In 66 BC, Tullia was betrothed to Gaius Calpurnius Piso Frugi. They were married in 63, when Tullia was fifteen or sixteen, and Piso not much older. He embarked on the cursus honorum, the course of a Roman political career, serving as quaestor in 58, but he died the following year. In 56, Tullia married Furius Crassipes. By all accounts, they had a happy marriage, but nonetheless divorced in 51, for reasons that remain obscure.
During the Caesar's civil war, Tullia visited her father at Brundisium. In Cicero's letters, he complains that Terentia had failed to provide Tullia a proper escort, or sufficient money for her expenses.
In the summer of 50 BC, Tullia married Publius Cornelius Dolabella. Her father had not consented to the match, and instead wished for her to marry Tiberius Claudius Nero.[2] However, Tullia and her mother Terentia had selected Dolabella to be Tullia's next husband while Cicero was away from Rome governing the province of Cilicia.
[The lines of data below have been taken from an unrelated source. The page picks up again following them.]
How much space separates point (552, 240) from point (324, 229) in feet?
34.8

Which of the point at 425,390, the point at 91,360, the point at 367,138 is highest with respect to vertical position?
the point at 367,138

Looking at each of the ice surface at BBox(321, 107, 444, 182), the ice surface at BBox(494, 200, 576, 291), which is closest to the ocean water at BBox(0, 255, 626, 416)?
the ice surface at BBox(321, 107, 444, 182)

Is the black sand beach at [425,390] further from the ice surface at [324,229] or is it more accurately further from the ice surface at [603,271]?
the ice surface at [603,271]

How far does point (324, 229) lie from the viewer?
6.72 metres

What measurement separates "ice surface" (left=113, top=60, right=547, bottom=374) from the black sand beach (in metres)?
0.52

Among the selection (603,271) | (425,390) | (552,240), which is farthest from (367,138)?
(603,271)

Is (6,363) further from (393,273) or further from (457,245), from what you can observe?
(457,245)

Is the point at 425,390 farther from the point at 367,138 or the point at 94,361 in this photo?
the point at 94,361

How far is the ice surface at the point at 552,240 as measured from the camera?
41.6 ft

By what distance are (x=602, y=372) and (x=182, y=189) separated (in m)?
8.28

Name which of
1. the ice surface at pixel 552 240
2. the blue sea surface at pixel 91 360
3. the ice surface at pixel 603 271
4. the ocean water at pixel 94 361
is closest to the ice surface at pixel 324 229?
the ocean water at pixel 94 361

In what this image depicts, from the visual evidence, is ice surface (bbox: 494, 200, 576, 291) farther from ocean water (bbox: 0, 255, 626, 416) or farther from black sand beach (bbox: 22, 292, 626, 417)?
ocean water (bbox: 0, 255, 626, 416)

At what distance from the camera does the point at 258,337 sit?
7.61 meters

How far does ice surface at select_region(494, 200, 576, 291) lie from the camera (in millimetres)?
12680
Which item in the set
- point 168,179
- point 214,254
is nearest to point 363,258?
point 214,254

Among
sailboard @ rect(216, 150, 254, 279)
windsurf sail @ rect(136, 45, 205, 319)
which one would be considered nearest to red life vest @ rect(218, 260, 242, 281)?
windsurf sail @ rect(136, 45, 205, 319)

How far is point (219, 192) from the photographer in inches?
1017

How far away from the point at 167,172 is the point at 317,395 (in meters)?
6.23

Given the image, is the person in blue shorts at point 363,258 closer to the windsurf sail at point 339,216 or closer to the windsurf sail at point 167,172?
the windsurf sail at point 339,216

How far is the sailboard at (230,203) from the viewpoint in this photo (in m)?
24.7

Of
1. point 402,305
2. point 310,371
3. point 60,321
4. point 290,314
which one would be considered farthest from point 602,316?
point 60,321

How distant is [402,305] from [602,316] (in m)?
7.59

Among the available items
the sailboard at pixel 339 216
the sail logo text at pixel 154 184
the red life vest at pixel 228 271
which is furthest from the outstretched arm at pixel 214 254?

Tullia and Dolabella were married even before Cicero returned to Rome. The pair had two sons but their marriage was not a happy one. The first boy was born May 19, 49 BC, and died the same year. Tullia divorced Dolabella in November 46, during her second pregnancy. She died in February 45, one month after giving birth to her second son (who survived, but would die soon after Tullia's death). Tullia died at Cicero's villa in Tusculum. Cicero's friends and colleagues wrote letters of condolence to the grief-stricken orator; some of these have survived. His second wife, Publilia, showed little sympathy; Publilia had always been jealous of the attention her husband lavished on his daughter and was in fact much younger than Tullia herself. Consequently, Cicero divorced Publilia.